It's not just about the wins. It's also about the way they were earned. That's just part of why Max Scherzer will be named the American League Cy Young winner in November.
When Scherzer started the year by racking up an unblemished record nearly matching Roger Clemens' in 1986, his case was pretty strong. When he reached 19-1, his case was assumed. When he pitched seven innings of shutout ball in a 1-0 game to help the Tigers' clinch the AL Central title, his case was complete.
That might lead one to think it's all about the wins and BBWAA members are easily distracted by shiny objects. That may or may not be true. But what we can say is that deserving players without the win total can overcome players aided by the fortune of playing on good teams. In the past few years, we've kind of moved into the "post-win" era. Felix Hernandez was 13-12 in 2010 when he won -- CC Sabathia went 21-7 with a 3.18 ERA that season. Zack Greinke a year before was 16-8 and handily beat out players with more wins.

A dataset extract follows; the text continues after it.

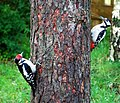 Adult female and juvenile male great spotted woodpeckers (2607571260).jpg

So, it's not just about the win, though they help. Voters have shown they can see the bigger picture. You'll have a hard time finding an example of voters handing the AL Cy Young to the wrong guy -- although last season still stinks of a mistake, Price was at least deserving.
And it's not just about run support either. Sure, it helps a pitcher with that win total -- helps him avoid losses, too. But you can't argue run support is masking a shaky argument for Cy Young here.
2.90 ERA (2.74 FIP)
214 innings (6.7 IP per start)
4.29 strikeout-to-walk ratio
79 percent of starts were quality starts
Scherzer's either at the top or in the top handful of every one of them. In a few cases, his teammate, Anibal Sanchez, is actually ahead. Chris Sale and Yu Darvish do well in a category or two themselves.
In 20 starts, Scherzer has allowed two runs or fewer. Sale's total there is 14. Darvish's total is 16. Colon and Sanchez, 19.
Scherzer and Sanchez, by the way, typically had an infield of Miguel Cabrera, Prince Fielder and Jhonny Peralta around them. So it's not like they're getting a lot of help there -- those are players whose gloves are often the subject of snarky jokes.
Scherzer's claim is a good one. He was consistent all year and has plenty of shiny objects worthy of distraction beyond the record. You can make an argument for Sale or Darvish if you like, but there's a lot of ground to make up to surpass Scherzer.
If the award wasn't his before his start Wednesday, it's definitely his now.